THE EXERCISE: Could you output every one of the records below, line for line and without any changes?

▼

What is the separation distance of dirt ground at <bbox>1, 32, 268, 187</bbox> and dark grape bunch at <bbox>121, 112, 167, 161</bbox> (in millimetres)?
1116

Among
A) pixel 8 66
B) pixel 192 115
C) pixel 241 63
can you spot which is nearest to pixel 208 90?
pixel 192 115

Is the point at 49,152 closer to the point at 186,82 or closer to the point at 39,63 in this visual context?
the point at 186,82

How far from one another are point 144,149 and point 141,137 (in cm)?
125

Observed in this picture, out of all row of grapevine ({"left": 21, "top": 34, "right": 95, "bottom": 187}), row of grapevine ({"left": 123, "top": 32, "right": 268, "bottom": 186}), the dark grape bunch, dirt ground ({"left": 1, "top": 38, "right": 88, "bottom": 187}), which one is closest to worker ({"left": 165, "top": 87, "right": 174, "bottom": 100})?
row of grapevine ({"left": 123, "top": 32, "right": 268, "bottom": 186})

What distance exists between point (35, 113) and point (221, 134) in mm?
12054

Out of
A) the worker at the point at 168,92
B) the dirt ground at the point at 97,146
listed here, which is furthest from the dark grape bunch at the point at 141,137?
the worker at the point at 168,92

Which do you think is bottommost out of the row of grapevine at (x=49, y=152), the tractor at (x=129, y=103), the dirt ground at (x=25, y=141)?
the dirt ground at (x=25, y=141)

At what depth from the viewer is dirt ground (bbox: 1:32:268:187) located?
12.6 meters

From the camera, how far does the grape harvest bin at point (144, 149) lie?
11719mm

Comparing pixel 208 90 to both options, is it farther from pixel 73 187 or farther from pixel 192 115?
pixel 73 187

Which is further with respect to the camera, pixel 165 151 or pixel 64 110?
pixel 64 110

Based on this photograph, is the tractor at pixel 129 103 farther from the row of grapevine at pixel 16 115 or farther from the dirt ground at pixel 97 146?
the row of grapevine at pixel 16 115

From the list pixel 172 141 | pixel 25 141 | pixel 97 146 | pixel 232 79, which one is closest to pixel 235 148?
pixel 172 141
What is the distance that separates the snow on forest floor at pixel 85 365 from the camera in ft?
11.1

▲

SOLUTION TO THE EXERCISE:
What is the separation distance of dirt ground at <bbox>1, 32, 268, 187</bbox> and dark grape bunch at <bbox>121, 112, 167, 161</bbox> (in millimetres)?
1116

Among
A) pixel 8 66
B) pixel 192 115
C) pixel 241 63
can you spot which is nearest to pixel 208 90?
pixel 192 115

Is the point at 49,152 closer to the point at 186,82 or closer to the point at 39,63 in this visual context?
the point at 186,82

How far from one another are point 144,149 and point 141,137 (in cm)?
125

Observed in this picture, out of all row of grapevine ({"left": 21, "top": 34, "right": 95, "bottom": 187}), row of grapevine ({"left": 123, "top": 32, "right": 268, "bottom": 186}), the dark grape bunch, dirt ground ({"left": 1, "top": 38, "right": 88, "bottom": 187}), which one is closest to worker ({"left": 165, "top": 87, "right": 174, "bottom": 100})?
row of grapevine ({"left": 123, "top": 32, "right": 268, "bottom": 186})

What distance exists between point (35, 113) and point (221, 134) in mm?
12054

Out of
A) the worker at the point at 168,92
B) the dirt ground at the point at 97,146
listed here, which is furthest from the dark grape bunch at the point at 141,137?
the worker at the point at 168,92

Which do you think is bottommost out of the row of grapevine at (x=49, y=152), the tractor at (x=129, y=103), the dirt ground at (x=25, y=141)?
the dirt ground at (x=25, y=141)

At what depth from the viewer is dirt ground (bbox: 1:32:268:187) located?
12.6 meters

From the camera, how far does the grape harvest bin at point (144, 149) lie?
11719mm

Comparing pixel 208 90 to both options, is it farther from pixel 73 187 or farther from pixel 192 115?
pixel 73 187

Which is further with respect to the camera, pixel 165 151 or pixel 64 110?
pixel 64 110

Based on this photograph, is the tractor at pixel 129 103 farther from the row of grapevine at pixel 16 115 or farther from the dirt ground at pixel 97 146?
the row of grapevine at pixel 16 115

From the list pixel 172 141 | pixel 25 141 | pixel 97 146 | pixel 232 79, which one is closest to pixel 235 148?
pixel 172 141
What is the distance that separates the snow on forest floor at pixel 85 365 from the camera in ft?
11.1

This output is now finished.